Records shown:
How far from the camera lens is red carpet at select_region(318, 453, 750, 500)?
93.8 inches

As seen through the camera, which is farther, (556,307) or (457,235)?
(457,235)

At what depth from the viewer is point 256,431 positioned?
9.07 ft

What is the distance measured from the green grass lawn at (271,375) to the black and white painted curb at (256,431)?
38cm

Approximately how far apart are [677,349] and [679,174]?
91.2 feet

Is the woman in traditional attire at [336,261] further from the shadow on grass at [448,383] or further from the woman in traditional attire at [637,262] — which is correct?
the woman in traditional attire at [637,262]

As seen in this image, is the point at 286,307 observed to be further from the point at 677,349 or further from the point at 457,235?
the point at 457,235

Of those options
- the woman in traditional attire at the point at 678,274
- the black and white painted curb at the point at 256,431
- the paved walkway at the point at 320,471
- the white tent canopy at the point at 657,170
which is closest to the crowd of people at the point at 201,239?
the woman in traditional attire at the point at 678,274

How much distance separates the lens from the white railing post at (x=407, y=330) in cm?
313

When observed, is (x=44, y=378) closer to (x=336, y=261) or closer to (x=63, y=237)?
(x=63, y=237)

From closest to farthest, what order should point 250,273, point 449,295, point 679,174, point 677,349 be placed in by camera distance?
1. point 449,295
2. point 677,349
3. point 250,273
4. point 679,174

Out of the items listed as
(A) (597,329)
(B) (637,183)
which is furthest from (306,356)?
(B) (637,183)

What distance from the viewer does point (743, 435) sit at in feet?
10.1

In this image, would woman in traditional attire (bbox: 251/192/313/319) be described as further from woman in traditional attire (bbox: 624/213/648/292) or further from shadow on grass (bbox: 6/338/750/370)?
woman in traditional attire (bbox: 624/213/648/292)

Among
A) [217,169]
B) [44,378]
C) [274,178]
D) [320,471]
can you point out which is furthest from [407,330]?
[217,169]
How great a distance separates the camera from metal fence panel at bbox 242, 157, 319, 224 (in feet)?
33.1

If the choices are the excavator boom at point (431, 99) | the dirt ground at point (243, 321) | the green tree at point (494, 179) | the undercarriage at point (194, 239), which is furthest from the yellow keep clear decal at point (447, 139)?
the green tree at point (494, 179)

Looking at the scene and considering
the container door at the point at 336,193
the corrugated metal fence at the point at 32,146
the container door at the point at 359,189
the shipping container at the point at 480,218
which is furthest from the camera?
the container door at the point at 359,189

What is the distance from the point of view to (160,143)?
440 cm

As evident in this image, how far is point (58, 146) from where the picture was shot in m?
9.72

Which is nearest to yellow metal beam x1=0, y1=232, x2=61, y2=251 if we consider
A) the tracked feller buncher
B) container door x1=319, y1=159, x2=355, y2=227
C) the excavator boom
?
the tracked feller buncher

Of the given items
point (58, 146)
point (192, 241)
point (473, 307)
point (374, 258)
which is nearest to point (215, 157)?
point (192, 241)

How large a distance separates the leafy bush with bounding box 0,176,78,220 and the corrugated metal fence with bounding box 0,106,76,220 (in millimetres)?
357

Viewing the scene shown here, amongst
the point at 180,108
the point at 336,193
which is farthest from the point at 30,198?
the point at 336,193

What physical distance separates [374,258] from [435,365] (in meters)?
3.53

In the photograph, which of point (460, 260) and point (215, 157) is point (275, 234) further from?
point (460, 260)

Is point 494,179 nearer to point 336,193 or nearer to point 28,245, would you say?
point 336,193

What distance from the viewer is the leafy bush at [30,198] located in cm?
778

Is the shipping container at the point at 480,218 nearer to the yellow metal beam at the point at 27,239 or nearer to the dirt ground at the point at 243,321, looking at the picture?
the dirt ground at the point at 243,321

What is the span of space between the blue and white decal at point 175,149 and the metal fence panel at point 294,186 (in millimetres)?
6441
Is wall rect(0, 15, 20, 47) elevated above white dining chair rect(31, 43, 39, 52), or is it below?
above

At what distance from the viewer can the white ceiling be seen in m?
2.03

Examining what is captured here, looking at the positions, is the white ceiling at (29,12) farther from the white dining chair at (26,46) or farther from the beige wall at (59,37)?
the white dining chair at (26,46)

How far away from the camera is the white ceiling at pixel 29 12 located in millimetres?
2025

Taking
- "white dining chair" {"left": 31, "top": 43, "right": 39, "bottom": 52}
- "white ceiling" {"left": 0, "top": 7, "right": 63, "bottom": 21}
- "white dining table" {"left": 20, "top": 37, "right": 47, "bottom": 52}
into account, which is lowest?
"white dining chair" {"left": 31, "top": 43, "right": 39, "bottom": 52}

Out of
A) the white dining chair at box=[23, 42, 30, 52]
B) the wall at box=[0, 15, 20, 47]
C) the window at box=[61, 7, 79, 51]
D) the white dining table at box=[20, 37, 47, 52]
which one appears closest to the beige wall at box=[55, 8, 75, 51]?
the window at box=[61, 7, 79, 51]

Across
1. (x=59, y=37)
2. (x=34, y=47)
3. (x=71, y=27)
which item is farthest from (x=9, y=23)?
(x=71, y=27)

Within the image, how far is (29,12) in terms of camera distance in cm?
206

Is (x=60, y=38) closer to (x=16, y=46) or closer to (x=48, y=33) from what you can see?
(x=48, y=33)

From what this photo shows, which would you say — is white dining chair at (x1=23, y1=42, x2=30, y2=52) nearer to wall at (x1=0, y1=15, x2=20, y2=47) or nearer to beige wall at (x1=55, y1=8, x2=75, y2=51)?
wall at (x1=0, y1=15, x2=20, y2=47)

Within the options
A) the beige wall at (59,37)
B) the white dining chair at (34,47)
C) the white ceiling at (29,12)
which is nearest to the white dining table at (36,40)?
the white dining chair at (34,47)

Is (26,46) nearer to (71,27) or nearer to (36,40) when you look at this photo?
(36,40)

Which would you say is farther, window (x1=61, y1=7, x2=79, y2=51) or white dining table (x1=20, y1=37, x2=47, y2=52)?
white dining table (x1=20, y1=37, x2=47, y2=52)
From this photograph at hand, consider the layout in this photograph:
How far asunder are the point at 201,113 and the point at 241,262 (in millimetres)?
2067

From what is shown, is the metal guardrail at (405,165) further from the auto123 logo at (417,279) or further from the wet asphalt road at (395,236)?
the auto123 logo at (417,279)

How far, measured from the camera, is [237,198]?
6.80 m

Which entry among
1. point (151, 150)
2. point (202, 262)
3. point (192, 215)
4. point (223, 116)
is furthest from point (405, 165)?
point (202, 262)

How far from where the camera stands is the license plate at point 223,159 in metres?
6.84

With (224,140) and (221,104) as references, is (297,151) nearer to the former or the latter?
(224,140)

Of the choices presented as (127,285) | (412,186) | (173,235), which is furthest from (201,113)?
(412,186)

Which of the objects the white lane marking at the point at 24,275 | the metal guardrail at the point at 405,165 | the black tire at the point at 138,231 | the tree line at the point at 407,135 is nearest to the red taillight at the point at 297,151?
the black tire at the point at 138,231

Exercise details: All of the material must be reproduced exactly.

Solution below:
How far from the camera lens is red carpet at select_region(318, 453, 750, 500)?
93.8 inches

As seen through the camera, which is farther, (556,307) or (457,235)?
(457,235)

At what depth from the viewer is point 256,431 positioned?
9.07 ft

What is the distance measured from the green grass lawn at (271,375) to the black and white painted curb at (256,431)?
38cm

Approximately how far apart are [677,349] and [679,174]?
91.2 feet

Is the woman in traditional attire at [336,261] further from the shadow on grass at [448,383] or further from the woman in traditional attire at [637,262] — which is correct?
the woman in traditional attire at [637,262]

As seen in this image, is the point at 286,307 observed to be further from the point at 677,349 or further from the point at 457,235?
the point at 457,235

Of those options
- the woman in traditional attire at the point at 678,274
- the black and white painted curb at the point at 256,431
- the paved walkway at the point at 320,471
- the white tent canopy at the point at 657,170
which is closest to the crowd of people at the point at 201,239?
the woman in traditional attire at the point at 678,274

How much distance separates the lens from the white railing post at (x=407, y=330) in cm?
313

When observed, is (x=44, y=378) closer to (x=336, y=261) or closer to (x=63, y=237)?
(x=63, y=237)

From closest to farthest, what order should point 250,273, point 449,295, point 679,174, point 677,349 be placed in by camera distance?
1. point 449,295
2. point 677,349
3. point 250,273
4. point 679,174

Out of the items listed as
(A) (597,329)
(B) (637,183)
which is furthest from (306,356)?
(B) (637,183)

What distance from the viewer does point (743, 435) sit at in feet?
10.1

In this image, would woman in traditional attire (bbox: 251/192/313/319) be described as further from woman in traditional attire (bbox: 624/213/648/292) or further from shadow on grass (bbox: 6/338/750/370)?
woman in traditional attire (bbox: 624/213/648/292)

Among
A) [217,169]
B) [44,378]
C) [274,178]
D) [320,471]
can you point out which is furthest from [407,330]?
[217,169]
How great a distance separates the camera from metal fence panel at bbox 242, 157, 319, 224 (in feet)?
33.1

If the choices are the excavator boom at point (431, 99) | the dirt ground at point (243, 321) | the green tree at point (494, 179) | the undercarriage at point (194, 239), which is furthest from the yellow keep clear decal at point (447, 139)?
the green tree at point (494, 179)

Looking at the scene and considering
the container door at the point at 336,193
the corrugated metal fence at the point at 32,146
the container door at the point at 359,189
the shipping container at the point at 480,218
which is furthest from the camera?
the container door at the point at 359,189

What is the distance from the point of view to (160,143)?
440 cm

As evident in this image, how far is point (58, 146) from where the picture was shot in m?
9.72

Which is nearest to yellow metal beam x1=0, y1=232, x2=61, y2=251 if we consider
A) the tracked feller buncher
B) container door x1=319, y1=159, x2=355, y2=227
C) the excavator boom
?
the tracked feller buncher

Of the given items
point (58, 146)
point (192, 241)
point (473, 307)
point (374, 258)
which is nearest to point (215, 157)?
point (192, 241)

How large a distance separates the leafy bush with bounding box 0,176,78,220 and the corrugated metal fence with bounding box 0,106,76,220 (in millimetres)?
357

Viewing the scene shown here, amongst
the point at 180,108
the point at 336,193
which is farthest from the point at 30,198?
the point at 336,193

What physical distance separates [374,258] from [435,365] (in meters)?
3.53

In the photograph, which of point (460, 260) and point (215, 157) is point (275, 234) further from?
point (460, 260)

Is point 494,179 nearer to point 336,193 or nearer to point 28,245, would you say?
point 336,193

What distance from the viewer is the leafy bush at [30,198] located in cm?
778

Is the shipping container at the point at 480,218 nearer to the yellow metal beam at the point at 27,239 or nearer to the dirt ground at the point at 243,321, looking at the picture?
the dirt ground at the point at 243,321

What is the span of space between the blue and white decal at point 175,149 and the metal fence panel at point 294,186 (in millimetres)?
6441
Is wall rect(0, 15, 20, 47) elevated above white dining chair rect(31, 43, 39, 52), or is it below?
above

At what distance from the viewer can the white ceiling be seen in m?
2.03

Examining what is captured here, looking at the positions, is the white ceiling at (29,12) farther from the white dining chair at (26,46) or farther from the beige wall at (59,37)?
the white dining chair at (26,46)

How far away from the camera is the white ceiling at pixel 29 12 located in millimetres?
2025

Taking
- "white dining chair" {"left": 31, "top": 43, "right": 39, "bottom": 52}
- "white ceiling" {"left": 0, "top": 7, "right": 63, "bottom": 21}
- "white dining table" {"left": 20, "top": 37, "right": 47, "bottom": 52}
into account, which is lowest?
"white dining chair" {"left": 31, "top": 43, "right": 39, "bottom": 52}

Out of
A) the white dining chair at box=[23, 42, 30, 52]
B) the wall at box=[0, 15, 20, 47]
C) the window at box=[61, 7, 79, 51]
D) the white dining table at box=[20, 37, 47, 52]
which one appears closest to the beige wall at box=[55, 8, 75, 51]?
the window at box=[61, 7, 79, 51]

Across
1. (x=59, y=37)
2. (x=34, y=47)
3. (x=71, y=27)
which item is farthest from (x=9, y=23)?
(x=71, y=27)

Within the image, how far is (29,12) in terms of camera distance in cm?
206

Is (x=60, y=38) closer to (x=16, y=46) or closer to (x=48, y=33) from what you can see?
(x=48, y=33)

From what this photo shows, which would you say — is white dining chair at (x1=23, y1=42, x2=30, y2=52) nearer to wall at (x1=0, y1=15, x2=20, y2=47) or nearer to beige wall at (x1=55, y1=8, x2=75, y2=51)?
wall at (x1=0, y1=15, x2=20, y2=47)

Within the options
A) the beige wall at (59,37)
B) the white dining chair at (34,47)
C) the white ceiling at (29,12)
which is nearest to the white dining table at (36,40)?
the white dining chair at (34,47)

Is (26,46) nearer to (71,27) or nearer to (36,40) when you look at this photo?
(36,40)

Which would you say is farther, window (x1=61, y1=7, x2=79, y2=51) or white dining table (x1=20, y1=37, x2=47, y2=52)?
white dining table (x1=20, y1=37, x2=47, y2=52)
From this photograph at hand, consider the layout in this photograph:
How far asunder are the point at 201,113 and the point at 241,262 (in millimetres)?
2067

From what is shown, is the metal guardrail at (405,165) further from the auto123 logo at (417,279) or further from the wet asphalt road at (395,236)?
the auto123 logo at (417,279)

How far, measured from the camera, is [237,198]?
6.80 m

Which entry among
1. point (151, 150)
2. point (202, 262)
3. point (192, 215)
4. point (223, 116)
is furthest from point (405, 165)?
point (202, 262)

How far from where the camera stands is the license plate at point 223,159 in metres?
6.84

With (224,140) and (221,104) as references, is (297,151) nearer to the former or the latter?
(224,140)

Of the choices presented as (127,285) | (412,186) | (173,235), which is furthest from (201,113)?
(412,186)

Which of the objects the white lane marking at the point at 24,275 | the metal guardrail at the point at 405,165 | the black tire at the point at 138,231 | the tree line at the point at 407,135 is nearest to the red taillight at the point at 297,151?
the black tire at the point at 138,231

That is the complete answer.